**Given instruction a**
For each statement, say yes or no on whether it agrees with the reading passage on Hungary's sport aid scheme, and quote the deciding words from it. (i) The blog concentrates only on the review and monitoring rules of the tax benefit scheme in the Hungarian sport sector decision. (ii) Aid to sport infrastructure was allowed under the General Block Exemption Regulation. (iii) A positive decision fully releases the Commission from obligations of ex post control over the scheme.

**Reading passage**

· · · · · · ·

In order to correctly decipher the potential consequences of Hungary’s behavior under EU State aid law, it is necessary to make a distinction between the part of the aid scheme declared compatible in the tax benefit scheme in the Hungarian sport sector decision, i.e. the donations for the sport infrastructures used by the professional sport organizations, and the donations used to cover personnel costs. Due to the fact that these two types of donation destinations were allowed based on two different exception procedures (the general exception found in Article 107(3)c) TFEU for the aid to sport infrastructure, and the General Block Exemption Regulation or the de minimis aid Regulation for the aid to cover personnel costs), the rules on reviewing and monitoring aid differ slightly. This blog will only focus on the review and monitoring rules of the tax benefit scheme in the Hungarian sport sector decision. 


Reviewing and monitoring State aid schemes – a Commission obligation?

A decision to approve an aid scheme (also known as a “positive decision” under Article 9(3) of the Procedural Regulation 2015/1589), should not fully release the Commission from any obligations regarding ex post control of that scheme. As can be read from Article 108(1) TFEU, “(t)he Commission shall, in cooperation with Member States, keep under constant review all systems of aid existing in those States. It shall propose to the latter any appropriate measure required by the progressive development or by the functioning of the internal market.”

· · · · · · ·

**Provided entries**
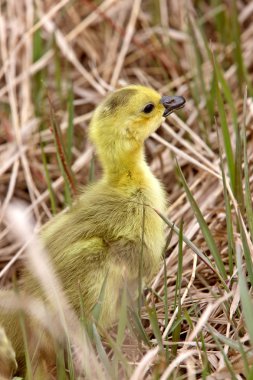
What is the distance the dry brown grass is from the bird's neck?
0.38m

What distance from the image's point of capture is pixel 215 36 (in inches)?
176

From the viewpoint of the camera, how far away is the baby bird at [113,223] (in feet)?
8.32

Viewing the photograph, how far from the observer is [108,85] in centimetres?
418

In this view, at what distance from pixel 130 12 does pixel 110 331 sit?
2.27 meters

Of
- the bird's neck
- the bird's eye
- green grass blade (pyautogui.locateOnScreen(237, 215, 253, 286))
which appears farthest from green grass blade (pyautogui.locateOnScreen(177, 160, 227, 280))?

· · · · · · ·

**Given instruction b**
Please rescale the rows, beginning at the line that has "What distance from the" and stopping after the line that has "2.27 meters". Give only those lines, with each row's wording kept and every distance answer multiplied by 0.65 and rounded, halves up, to the number of decimals it had.

**Answer a**
(i) Yes: "This blog will only focus on the review and monitoring rules of the tax benefit scheme in the Hungarian sport sector decision."
(ii) No: "the general exception found in Article 107(3)c) TFEU for the aid to sport infrastructure"
(iii) No: "should not fully release the Commission from any obligations regarding ex post control of that scheme"

**Answer b**
What distance from the image's point of capture is pixel 215 36 (in inches)?
114

From the viewpoint of the camera, how far away is the baby bird at [113,223] (in feet)?
5.41

Viewing the photograph, how far from the observer is [108,85] in centimetres?
272

In this view, at what distance from pixel 130 12 does pixel 110 331 sit?
1.48 meters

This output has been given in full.